The British designer Tom Dixon rides his Moto Guzzi California motorcycle to the office each day, piloting it through the narrow, car-clogged streets of London. So it's with a hint of sheepishness that the 49-year-old describes how in April, during Milan's famed furniture fair, the Salone del Mobile, he rented a scooter, rounded the first corner, and ended up sprawled on the paving stones.
"No broken bones — just loads of scabs," he says of the aftermath, speaking over the phone from his studio. More impressive, though, is that Dixon headed right to his scheduled press appointments with the knees of his trousers torn and the arm of his leather jacket shredded, then later found a local garage where he straightened the bike's bent forks himself. "I was thinking of crashing every year now, just to get sympathy from the girls," he says, a wry laugh tumbling down the line.
The same bloody perseverance — if occasional disregard for self-preservation — is driving Dixon's latest endeavor: bringing his line of eponymous household furnishings to America. Sidestepping the usual business model, where a retailer cherry-picks a few pieces of a collection to carry, Dixon has introduced his full 60-product roster in spaces he curates within existing upscale design stores. "This way we can have increasing control of our brand's image," he says. Manhattan's ABC Carpet & Home is already on board, having opened a dedicated 1,000-square-foot shop; other U.S. outposts include Twentieth in Los Angeles and Limn in San Francisco and Seattle. "I mean, I am Martha Stewart," Dixon deadpans when I ask him where he got the idea. "Martha Stewart, watch out."
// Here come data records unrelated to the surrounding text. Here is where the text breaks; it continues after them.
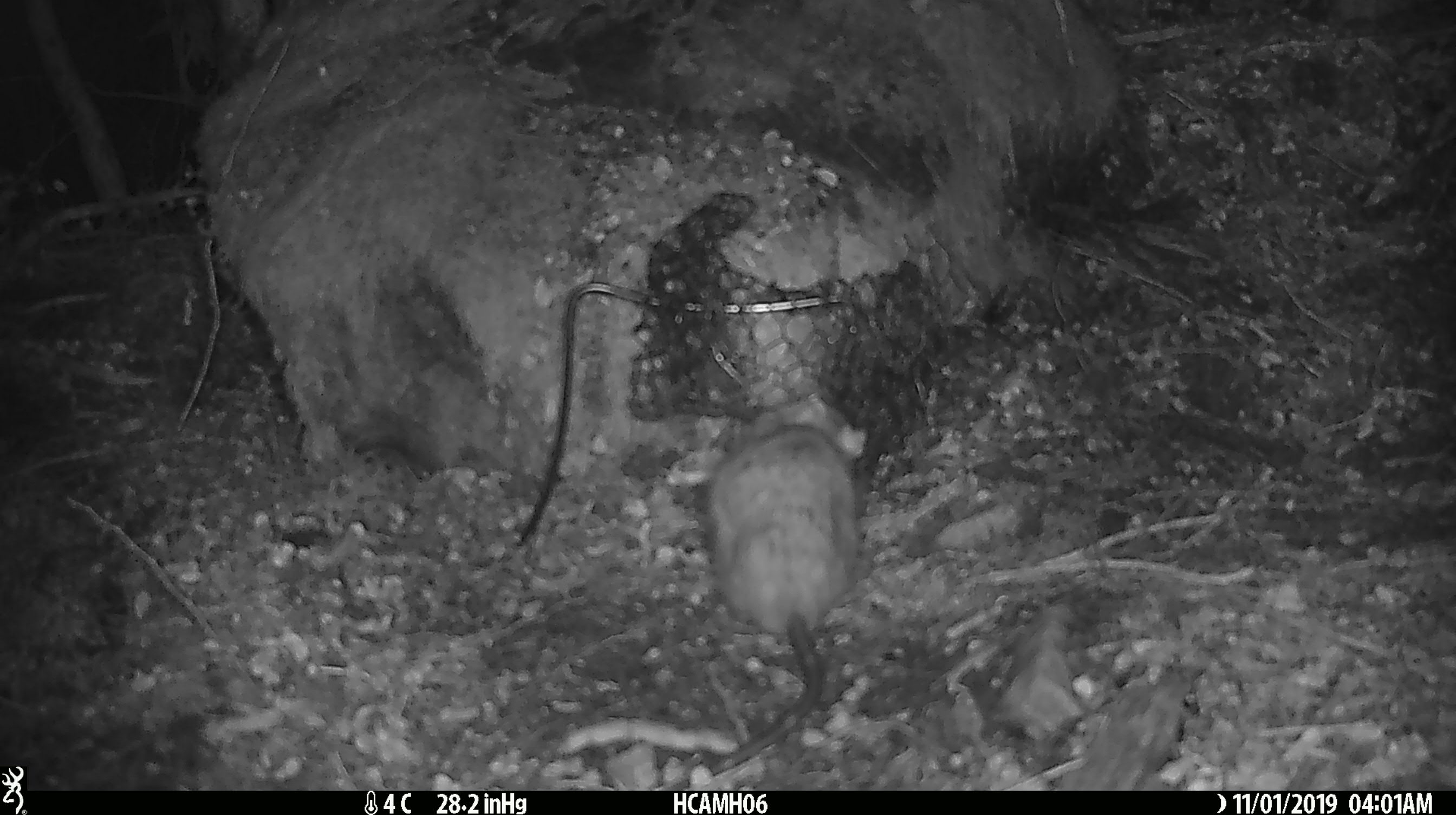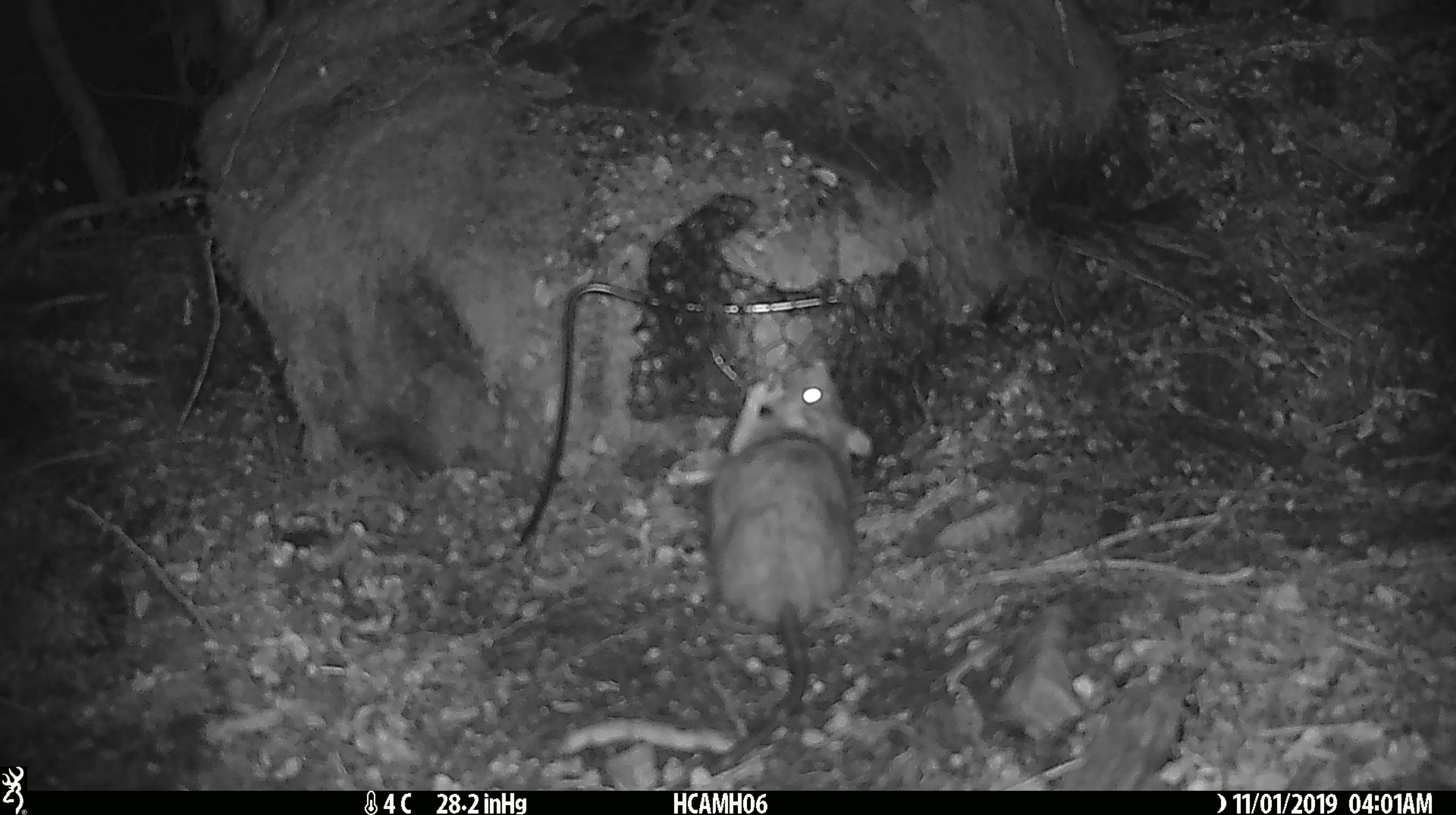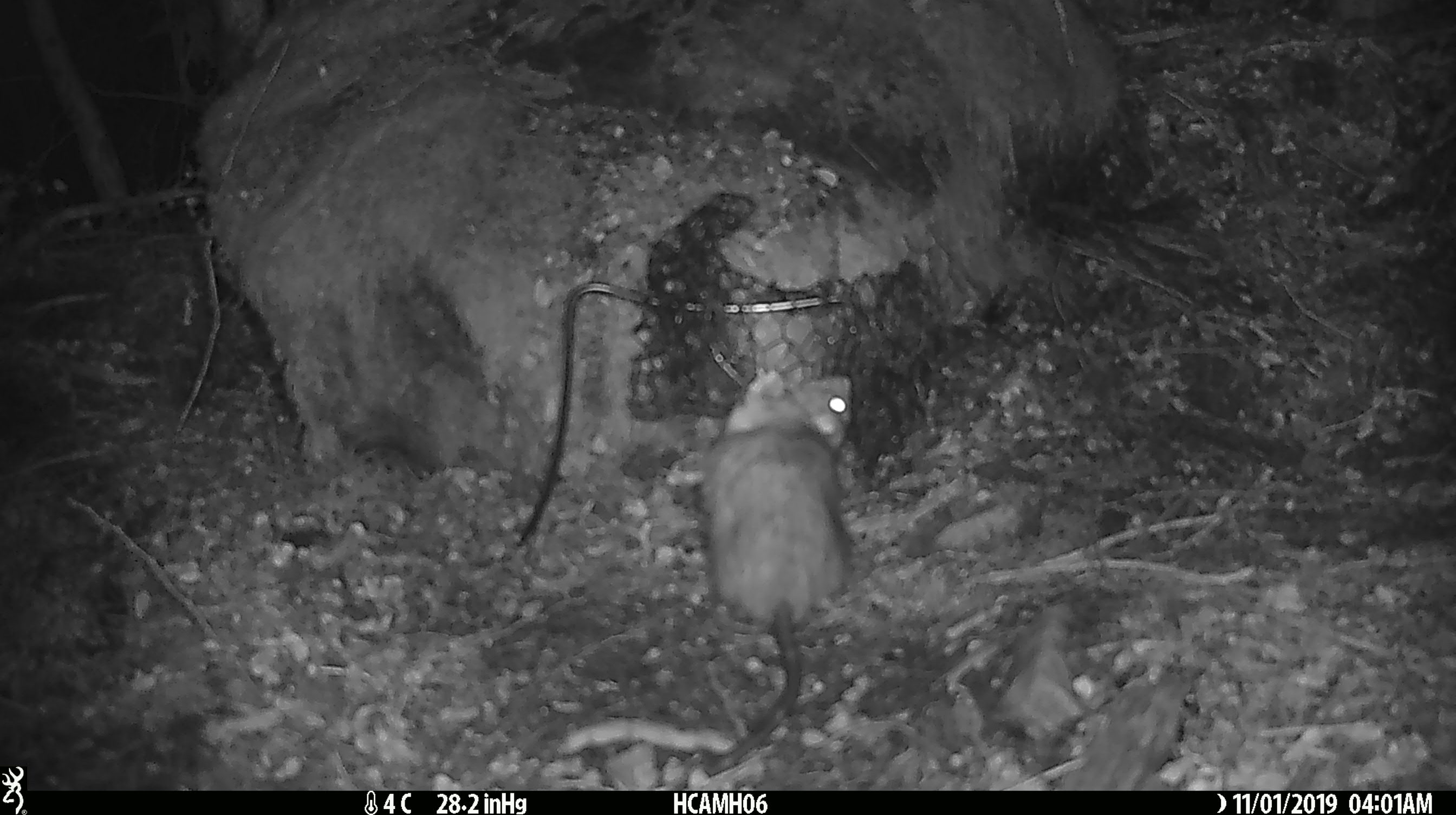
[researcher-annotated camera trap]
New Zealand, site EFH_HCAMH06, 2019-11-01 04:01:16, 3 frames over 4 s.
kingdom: Animalia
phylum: Chordata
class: Mammalia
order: Rodentia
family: Muridae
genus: Rattus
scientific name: Rattus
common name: rat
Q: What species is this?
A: Rat (Rattus).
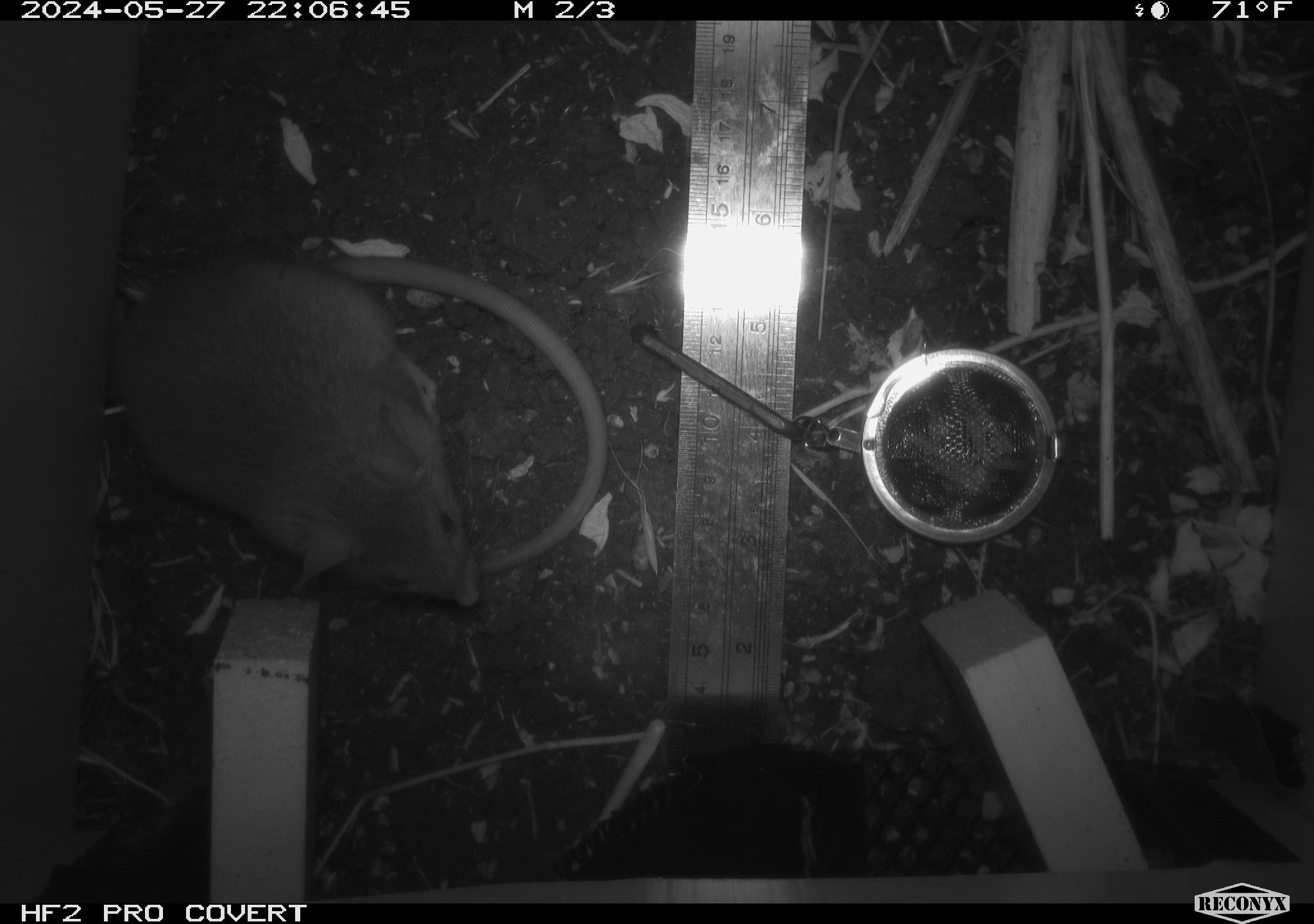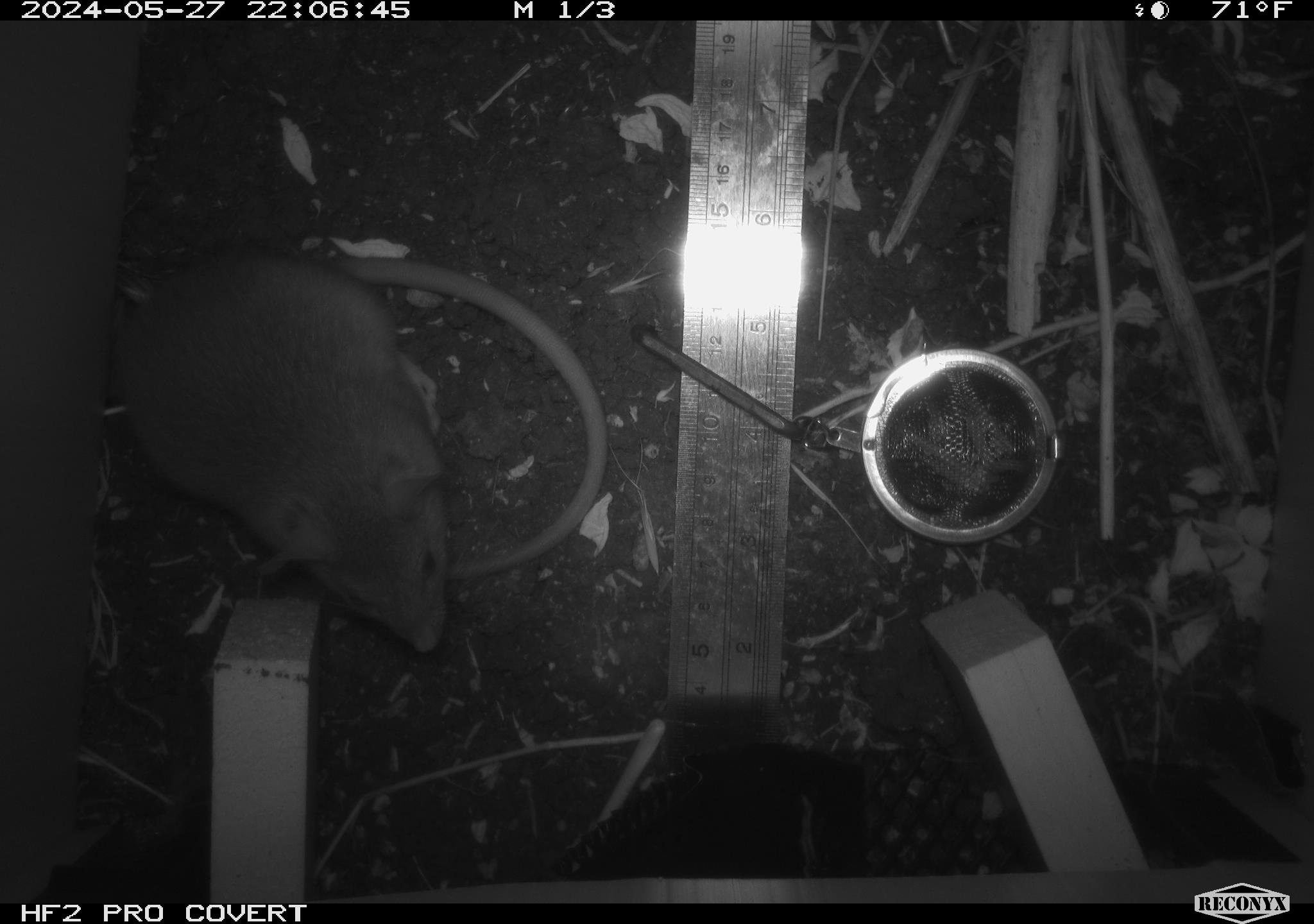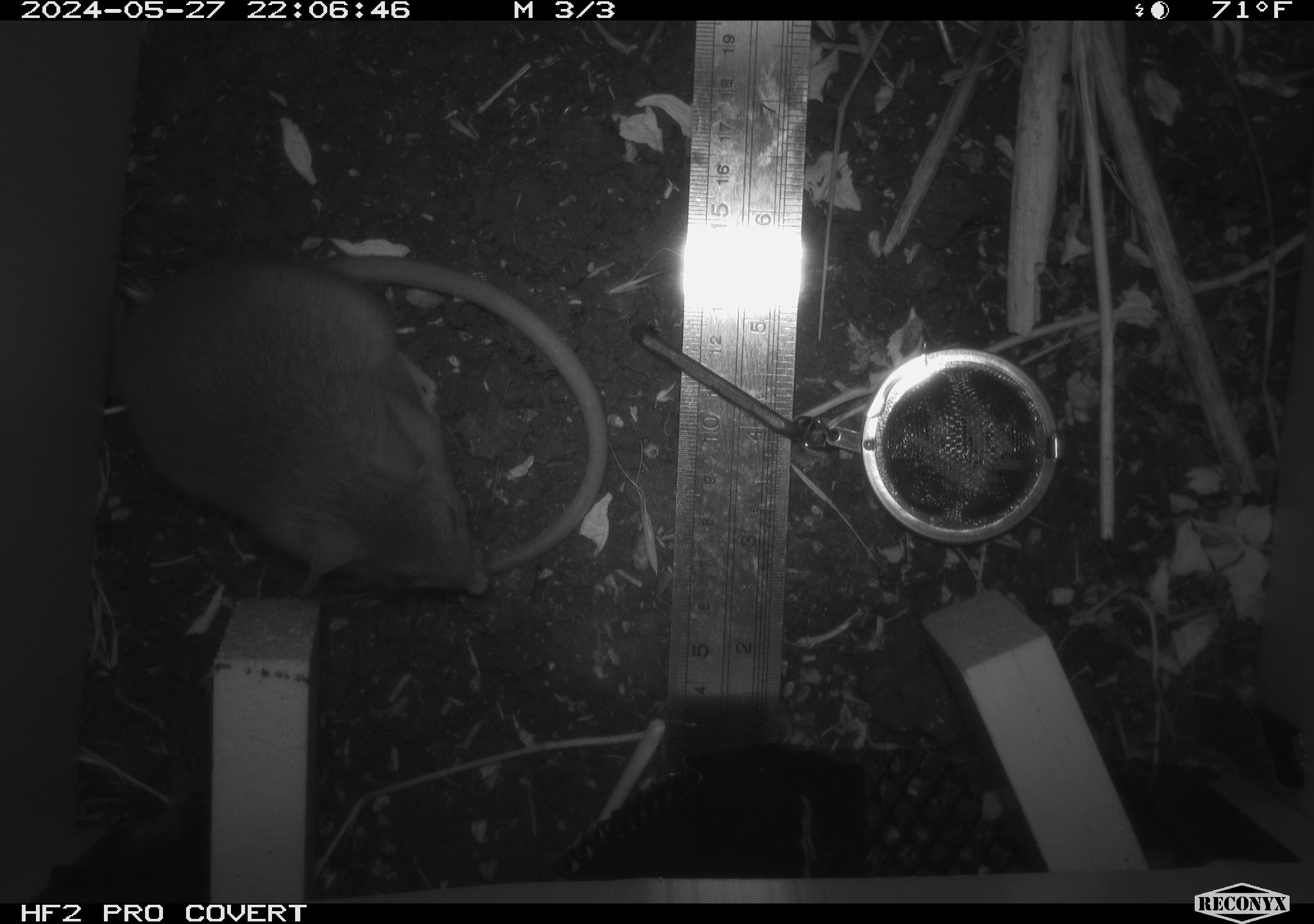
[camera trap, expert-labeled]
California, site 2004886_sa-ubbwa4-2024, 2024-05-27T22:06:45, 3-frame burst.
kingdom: Animalia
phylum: Chordata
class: Mammalia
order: Rodentia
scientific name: Rodentia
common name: woodrat or rat or mouse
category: woodrat or rat or mouse species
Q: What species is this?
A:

Born in Tunisia, Dixon moved with his family to England at age four; he attended art school for only six months, dropping out to join a post-punk band. After a motorcycle accident (yes, another — he's had 13 in all) left him temporarily unable to play his bass, he started experimenting with welding, transforming scrap iron into furniture. "That exchange, that alchemy of turning raw, rough metal into money was quite a motivating factor," he says. "I thought, This is a fantastic way to survive." By the end of the eighties, he was designing chairs for powerhouse Italian brands like Cappellini; by the mid-nineties, he had created his own company, Eurolounge, to make and sell his work. In 1998, Habitat, the chain started by Sir Terence Conran, hired him; he eventually became creative director.
Keeping control of his work was the impetus behind forming the Tom Dixon brand six years ago. He describes the items he's produced as "a bit of rough." As Dixon explains, "I've always favored things that are slightly less finished, more heavyweight and longer-lasting. It's an honesty of materials, a robustness that goes beyond fashion." Take his aluminum Link Table, with its repeating Alhambra-like pattern, or the Copper Shade Pendant, a polycarbonate globe coated with a thin film of buffed metal. But Dixon's work also displays a certain Britishness, as evinced by the forthcoming Plump Sofa, the first in a collection of traditional, horsehair-stuffed pieces made in conjunction with the English upholsterer George Smith. (All will be available in multiple shades of mohair velvet.)